# Task directions
Scan the records for the string "ensures" and copy every line that holds it.

# Extracted page text data
——
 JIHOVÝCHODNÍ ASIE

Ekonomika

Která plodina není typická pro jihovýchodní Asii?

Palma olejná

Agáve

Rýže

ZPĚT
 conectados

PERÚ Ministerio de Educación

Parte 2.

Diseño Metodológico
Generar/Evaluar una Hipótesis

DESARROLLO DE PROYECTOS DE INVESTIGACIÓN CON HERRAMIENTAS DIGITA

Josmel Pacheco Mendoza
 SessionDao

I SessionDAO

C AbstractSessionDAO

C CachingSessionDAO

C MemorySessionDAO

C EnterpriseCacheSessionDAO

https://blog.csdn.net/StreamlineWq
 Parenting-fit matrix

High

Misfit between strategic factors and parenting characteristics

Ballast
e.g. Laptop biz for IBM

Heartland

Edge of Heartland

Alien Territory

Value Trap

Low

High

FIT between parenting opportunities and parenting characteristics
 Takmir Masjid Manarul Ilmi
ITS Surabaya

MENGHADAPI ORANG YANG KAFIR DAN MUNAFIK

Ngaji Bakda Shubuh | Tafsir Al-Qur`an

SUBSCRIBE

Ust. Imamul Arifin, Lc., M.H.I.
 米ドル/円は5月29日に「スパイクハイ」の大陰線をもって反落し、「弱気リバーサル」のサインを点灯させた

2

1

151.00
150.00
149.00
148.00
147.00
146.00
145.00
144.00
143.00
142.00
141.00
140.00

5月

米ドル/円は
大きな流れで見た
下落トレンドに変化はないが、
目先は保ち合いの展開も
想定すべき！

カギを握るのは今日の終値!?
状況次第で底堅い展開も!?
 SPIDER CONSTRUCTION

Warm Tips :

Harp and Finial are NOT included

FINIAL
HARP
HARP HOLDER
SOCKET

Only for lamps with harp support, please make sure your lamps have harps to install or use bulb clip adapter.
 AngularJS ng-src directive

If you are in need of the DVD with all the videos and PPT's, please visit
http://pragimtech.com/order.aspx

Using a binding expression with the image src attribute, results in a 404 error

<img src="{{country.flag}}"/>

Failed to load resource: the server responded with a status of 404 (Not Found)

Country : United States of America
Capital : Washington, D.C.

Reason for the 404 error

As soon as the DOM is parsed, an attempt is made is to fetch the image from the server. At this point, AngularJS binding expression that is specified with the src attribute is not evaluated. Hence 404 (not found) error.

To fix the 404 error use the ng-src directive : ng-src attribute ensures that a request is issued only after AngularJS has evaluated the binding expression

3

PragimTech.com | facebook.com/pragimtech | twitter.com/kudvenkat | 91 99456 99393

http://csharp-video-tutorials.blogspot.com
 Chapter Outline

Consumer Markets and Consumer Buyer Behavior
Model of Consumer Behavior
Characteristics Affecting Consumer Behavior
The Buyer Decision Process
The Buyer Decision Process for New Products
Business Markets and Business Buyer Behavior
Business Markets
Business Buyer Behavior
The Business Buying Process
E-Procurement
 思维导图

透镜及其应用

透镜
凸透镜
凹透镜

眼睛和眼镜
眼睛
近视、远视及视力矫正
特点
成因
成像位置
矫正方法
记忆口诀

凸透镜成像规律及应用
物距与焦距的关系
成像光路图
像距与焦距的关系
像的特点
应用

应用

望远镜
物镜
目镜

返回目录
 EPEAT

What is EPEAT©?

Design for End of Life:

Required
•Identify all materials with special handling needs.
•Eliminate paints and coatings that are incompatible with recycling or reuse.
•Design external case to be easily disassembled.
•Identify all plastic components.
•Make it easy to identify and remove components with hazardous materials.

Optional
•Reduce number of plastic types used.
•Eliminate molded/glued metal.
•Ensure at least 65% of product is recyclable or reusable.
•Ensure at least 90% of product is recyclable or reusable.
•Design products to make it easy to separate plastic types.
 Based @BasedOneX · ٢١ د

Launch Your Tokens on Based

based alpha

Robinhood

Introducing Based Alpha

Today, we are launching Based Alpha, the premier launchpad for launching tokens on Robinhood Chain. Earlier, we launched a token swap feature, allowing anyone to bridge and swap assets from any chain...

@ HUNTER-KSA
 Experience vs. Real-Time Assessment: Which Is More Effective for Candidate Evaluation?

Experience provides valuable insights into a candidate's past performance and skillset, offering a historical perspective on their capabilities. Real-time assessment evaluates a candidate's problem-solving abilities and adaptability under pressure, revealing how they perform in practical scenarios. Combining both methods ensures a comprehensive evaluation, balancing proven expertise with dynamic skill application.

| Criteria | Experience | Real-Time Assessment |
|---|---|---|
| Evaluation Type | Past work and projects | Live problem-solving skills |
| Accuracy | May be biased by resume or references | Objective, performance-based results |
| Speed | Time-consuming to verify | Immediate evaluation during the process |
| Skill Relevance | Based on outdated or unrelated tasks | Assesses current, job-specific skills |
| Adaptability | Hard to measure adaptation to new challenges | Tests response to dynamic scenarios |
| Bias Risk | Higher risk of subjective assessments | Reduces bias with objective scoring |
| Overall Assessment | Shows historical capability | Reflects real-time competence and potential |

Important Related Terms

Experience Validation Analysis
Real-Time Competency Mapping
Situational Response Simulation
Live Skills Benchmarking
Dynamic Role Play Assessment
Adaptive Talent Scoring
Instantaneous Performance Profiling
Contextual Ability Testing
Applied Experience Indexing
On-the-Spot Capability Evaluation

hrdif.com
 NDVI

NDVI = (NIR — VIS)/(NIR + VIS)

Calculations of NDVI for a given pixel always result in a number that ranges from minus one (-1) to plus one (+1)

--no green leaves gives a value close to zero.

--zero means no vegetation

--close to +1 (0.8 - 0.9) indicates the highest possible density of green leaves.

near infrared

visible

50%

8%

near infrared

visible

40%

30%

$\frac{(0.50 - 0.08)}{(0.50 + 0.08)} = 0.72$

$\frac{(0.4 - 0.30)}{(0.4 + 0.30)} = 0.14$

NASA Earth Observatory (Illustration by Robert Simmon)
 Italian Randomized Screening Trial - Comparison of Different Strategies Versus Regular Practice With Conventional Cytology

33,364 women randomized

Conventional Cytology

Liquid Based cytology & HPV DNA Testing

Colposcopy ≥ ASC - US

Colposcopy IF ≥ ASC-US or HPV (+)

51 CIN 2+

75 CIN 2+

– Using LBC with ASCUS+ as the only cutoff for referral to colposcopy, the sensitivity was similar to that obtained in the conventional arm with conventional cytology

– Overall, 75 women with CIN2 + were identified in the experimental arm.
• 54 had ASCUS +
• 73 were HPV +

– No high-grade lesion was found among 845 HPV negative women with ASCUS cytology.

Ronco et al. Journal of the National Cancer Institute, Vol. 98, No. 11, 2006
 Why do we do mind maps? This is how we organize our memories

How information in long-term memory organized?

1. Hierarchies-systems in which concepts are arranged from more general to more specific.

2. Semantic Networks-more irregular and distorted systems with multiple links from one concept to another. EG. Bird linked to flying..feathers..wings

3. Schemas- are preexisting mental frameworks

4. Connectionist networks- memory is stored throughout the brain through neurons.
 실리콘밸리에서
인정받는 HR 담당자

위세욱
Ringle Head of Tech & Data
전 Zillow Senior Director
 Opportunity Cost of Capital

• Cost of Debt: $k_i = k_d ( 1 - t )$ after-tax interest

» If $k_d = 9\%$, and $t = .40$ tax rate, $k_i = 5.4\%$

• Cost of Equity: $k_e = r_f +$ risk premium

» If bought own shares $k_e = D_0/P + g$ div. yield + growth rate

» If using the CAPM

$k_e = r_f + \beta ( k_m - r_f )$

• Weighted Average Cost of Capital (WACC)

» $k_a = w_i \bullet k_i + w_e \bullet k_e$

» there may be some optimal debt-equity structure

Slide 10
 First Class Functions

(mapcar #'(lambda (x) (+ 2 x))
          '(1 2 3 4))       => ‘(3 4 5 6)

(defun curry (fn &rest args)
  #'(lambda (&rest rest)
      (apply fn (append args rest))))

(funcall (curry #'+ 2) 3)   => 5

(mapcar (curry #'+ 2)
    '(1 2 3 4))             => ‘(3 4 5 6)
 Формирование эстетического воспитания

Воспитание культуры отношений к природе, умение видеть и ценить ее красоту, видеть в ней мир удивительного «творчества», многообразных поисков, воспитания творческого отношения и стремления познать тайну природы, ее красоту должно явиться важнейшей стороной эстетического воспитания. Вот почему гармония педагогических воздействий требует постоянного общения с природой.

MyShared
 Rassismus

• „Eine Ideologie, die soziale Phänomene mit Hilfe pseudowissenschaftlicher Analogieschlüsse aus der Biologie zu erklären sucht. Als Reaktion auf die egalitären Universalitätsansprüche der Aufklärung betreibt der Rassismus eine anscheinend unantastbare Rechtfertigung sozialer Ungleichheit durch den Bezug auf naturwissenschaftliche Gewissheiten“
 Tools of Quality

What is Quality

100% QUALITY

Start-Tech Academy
——
# Solution to this exercise
To fix the 404 error use the ng-src directive : ng-src attribute ensures that a request is issued only after AngularJS has evaluated the binding expression
Experience provides valuable insights into a candidate's past performance and skillset, offering a historical perspective on their capabilities. Real-time assessment evaluates a candidate's problem-solving abilities and adaptability under pressure, revealing how they perform in practical scenarios. Combining both methods ensures a comprehensive evaluation, balancing proven expertise with dynamic skill application.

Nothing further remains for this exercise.